IGN (nota: 5,5): Duke still has the maturity of a twelve year old boy, objectifying women whenever possible, and barking out movie quotes with voice actor Jon St. John’s bassy cadence. He’s unapologetically vulgar, which is good for a few nostalgic laughs as he again kills aliens to save the world.

Gamespot (nota: 3): Every attempt the game makes to be “adult” comes across as pathetic. You find nudie magazines here and there, but the naked women you ogle are so pixelated, you might as well be looking at the latest issue of Lego Playboy. (…) Given its storied development history, you might be inclined to grab a copy of this train wreck. Avoid the temptation.

Destructoid (nota: 2): Duke himself is an incapable fighter. I’d go as far as to call him a pussy. (…) Certain players may kid themselves into thinking the game will get better. The next level may look like crap and play just as badly. (…) It’s a game with an odious personality, one that could only endear itself to the sociopathic and mentally maladjusted..

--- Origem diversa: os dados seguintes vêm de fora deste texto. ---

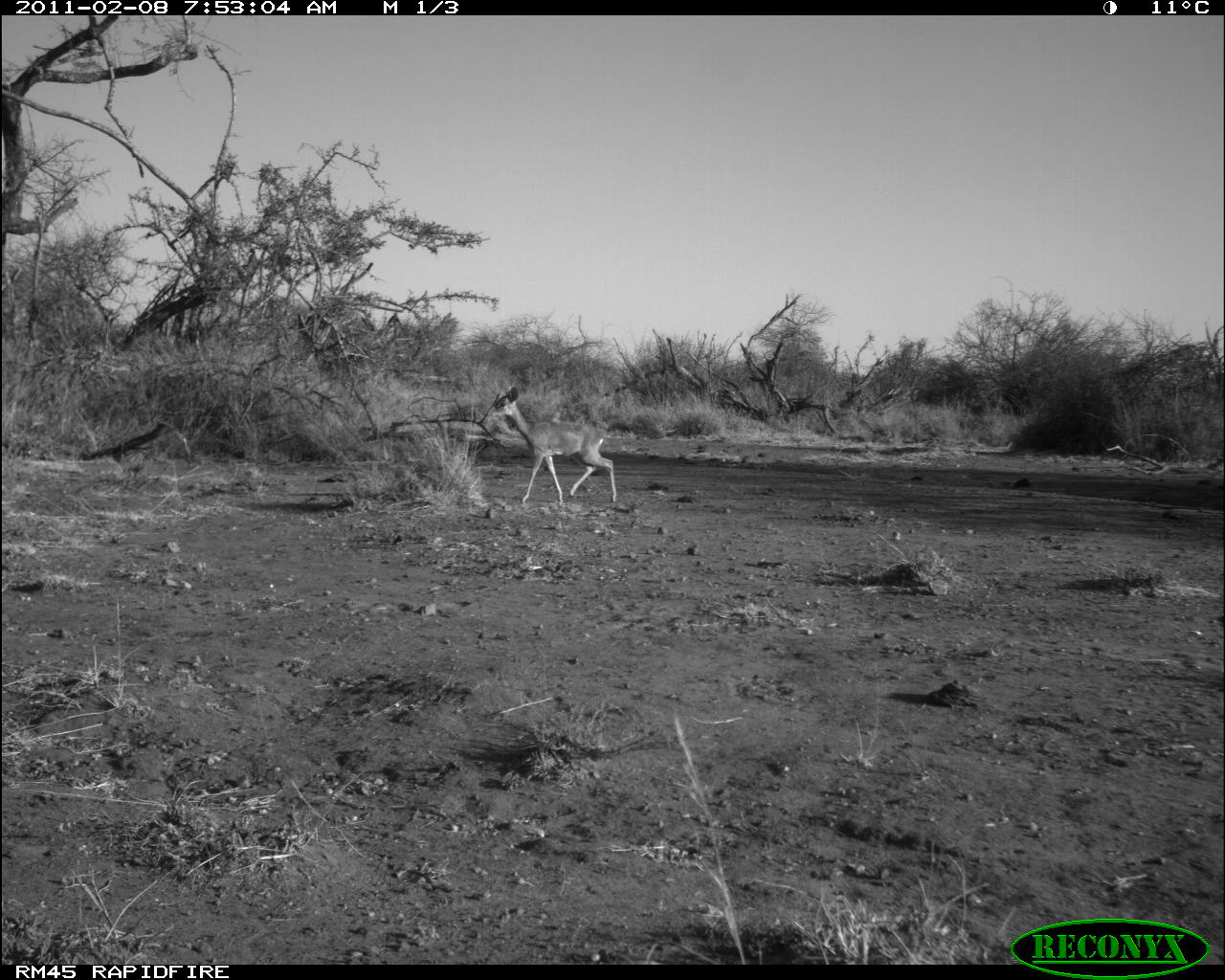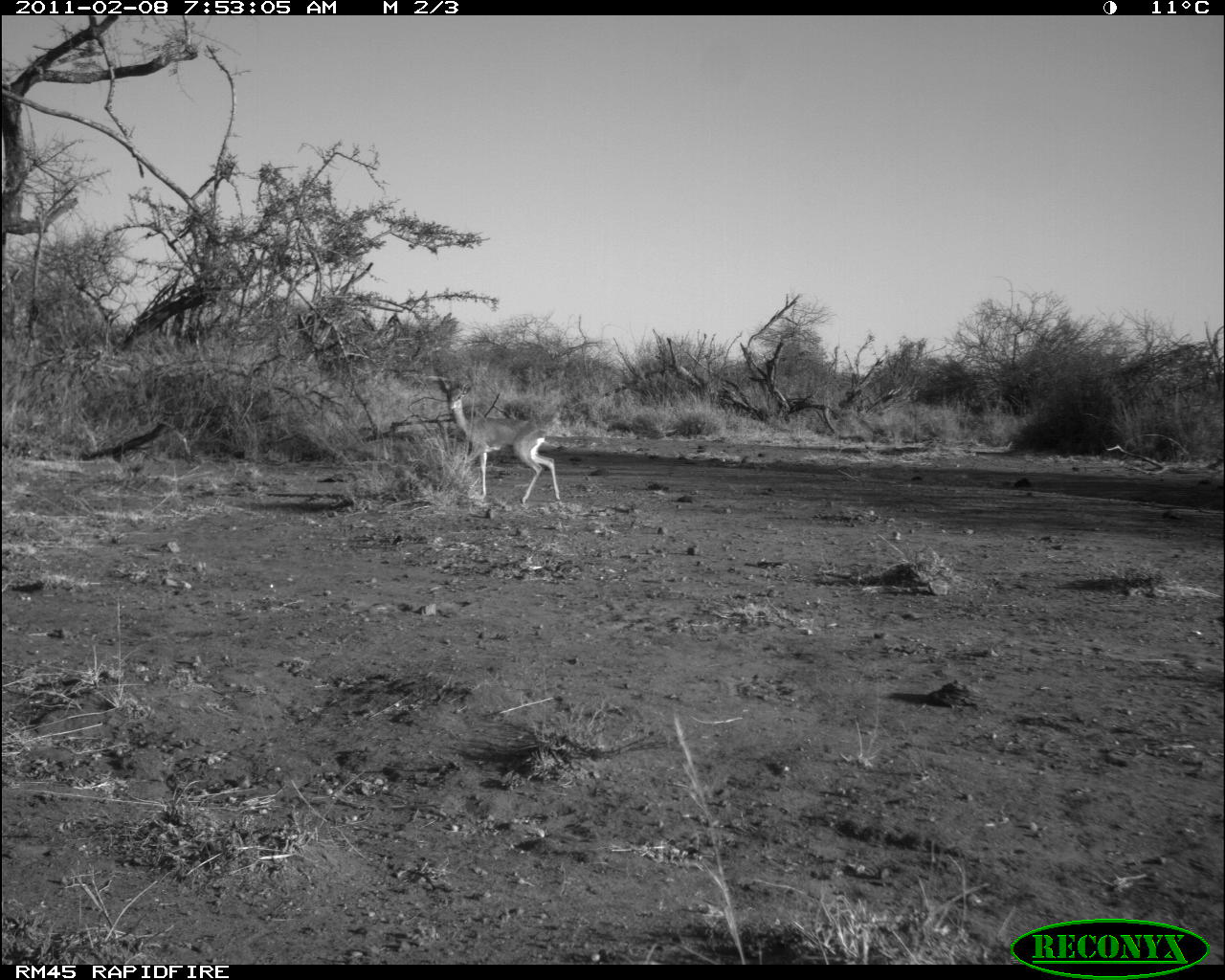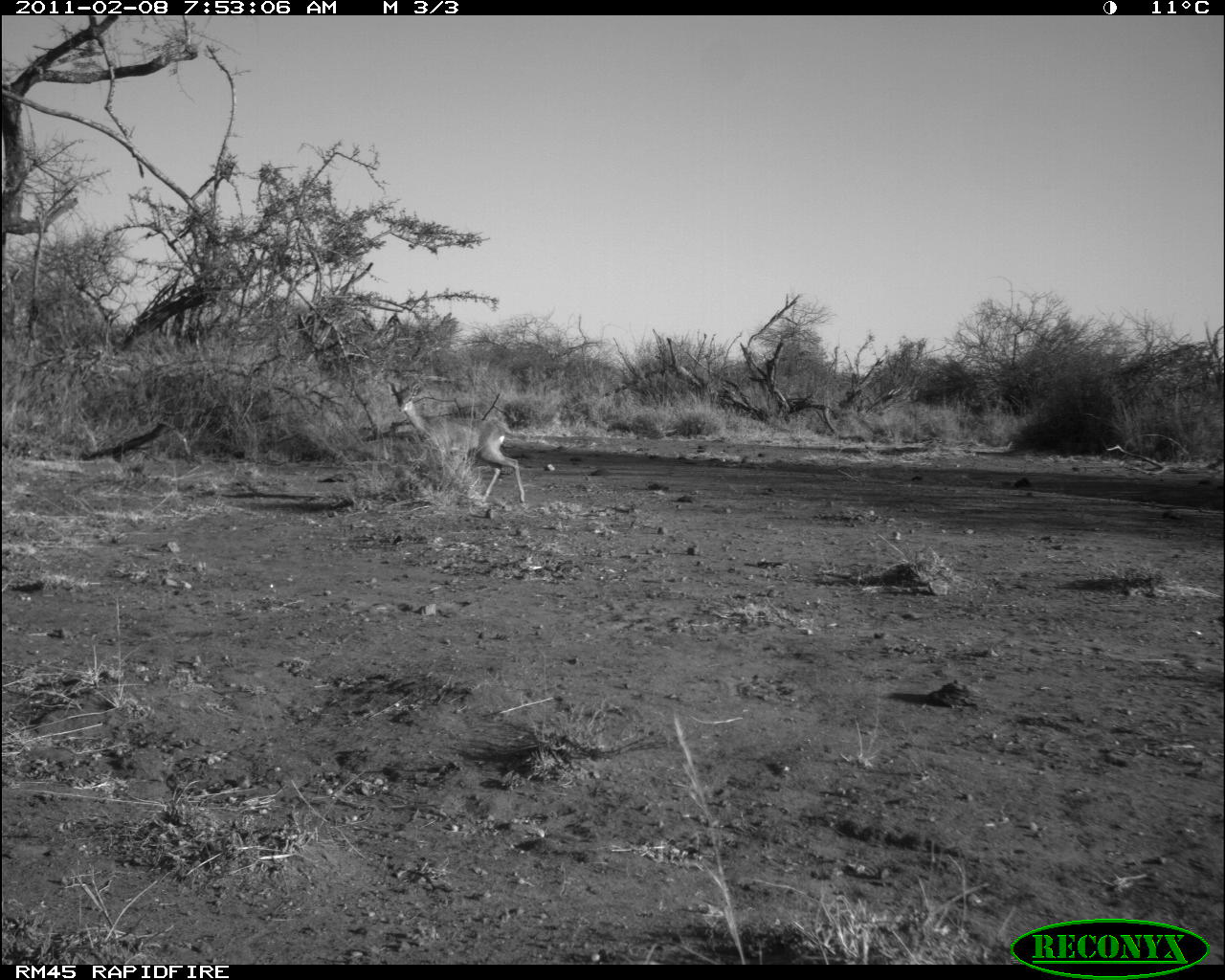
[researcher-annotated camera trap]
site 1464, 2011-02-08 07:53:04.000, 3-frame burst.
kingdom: Animalia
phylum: Chordata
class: Mammalia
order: Artiodactyla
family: Bovidae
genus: Madoqua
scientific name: Madoqua guentheri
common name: günther's dik-dik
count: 1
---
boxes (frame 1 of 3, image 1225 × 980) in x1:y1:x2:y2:
madoqua guentheri: 486:386:617:505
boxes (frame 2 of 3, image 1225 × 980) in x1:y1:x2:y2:
madoqua guentheri: 438:377:560:504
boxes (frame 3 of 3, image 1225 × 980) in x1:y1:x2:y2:
madoqua guentheri: 388:380:525:504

Algumas das frases (em especial do Destructoid) foram realmente ofensivas. Se é justificável devido ao estilo grosseiro do jogo, isso já são outros quinhentos, mas eu diria que é possível escrever como o jogo é ruim sem ter que disparar tantas ofensas em uma resenha.

DUKE NUKEM FOREVER É TÃO RUIM ASSIM?

Bem, para o jogo causar um estrago tão grande, deve haver alguma sustância nas críticas. Após ler essas resenhas, ouvir podcasts, ver vídeos de gameplay e beber um pouco de café, mesmo sem ter jogado, posso dizer: as críticas têm procedência, sim.

A maioria cita que os puzzles são constantes e chatos. Eles poderiam ser divertidos, mas como são longos demais, atrapalham no que seria realmente legal: ação frenética com piadas bobas e situações estúpidas, como um Testosterona Total nos games (o que todo mundo esperava). Alguns até gostaram disso, mas a maioria, não.

Outro problema bastante apontado é que o jogo usa muita metalinguagem tirando sarro de outros jogos ou de si mesmo. Por exemplo, em um momento ele tira sarro do Master Chief, de Halo. Mas em Duke Nukem Forever, você só pode carregar duas armas por vez e sua vida regenera automaticamente – artifícios popularizados pelo próprio Halo. Em outro, Duke fala algo do tipo “Odeio puzzles da Valve”, quando ele precisa resolver um puzzle no estilo da Valve. E ainda, segundo o Gamespot, ele fala que o final é uma porcaria, quando realmente é uma porcaria.

Além disso, temos o fator ofensa. Uma das primeiras coisas a se fazer no jogo é pegar um cocô de uma privada. Todo mundo odeia piada escatológica. É nojento. Em outro, tão bizarro quanto, Duke chega em uma sala que está cheia de mulheres gemendo de dor, porque os aliens fizeram filhos com elas. Uma das resenhas diz que os aliens estão… hã… inseminando as mulheres com seus instrumentos. Não sei se procede, mas se sim, eca!

Outros criticaram que o jogo tem gráficos e frame rate ruins, e mesmo assim demora de 30 a 45 segundos para fazer um loading entre as fases ou quando Duke morre. É, complicado.

CONCLUSÕES

Este rolo todo levanta, mais uma vez, uma discussão sobre os limites da atividade jornalística e de relações públicas. São duas atividades legítimas que têm princípios éticos e interesses diferentes, mas nem por isso um dos dois está sempre com a razão.

É condenável a tentativa de controle de uma empresa ao enviar material apenas para veículos que falem bem dos seus produtos, porém eu também não acho apropriados os termos ofensivos usados em algumas das resenhas citadas.

A The Redner Group errou feio e mostrou a falta de profissionalismo da empresa, porque havia uma outra alternativa: fazer um tweet com respeito às críticas, mas não concordando com os termos ofensivos usados. Ela poderia expor também que o personagem Duke não é para ser amado ou levado a sério, e que a proposta do jogo é diferente do que os jornalistas pensaram em um primeiro momento. Havia outras formas de ter lidado com tudo, tanto para a empresa quanto para os jornalistas.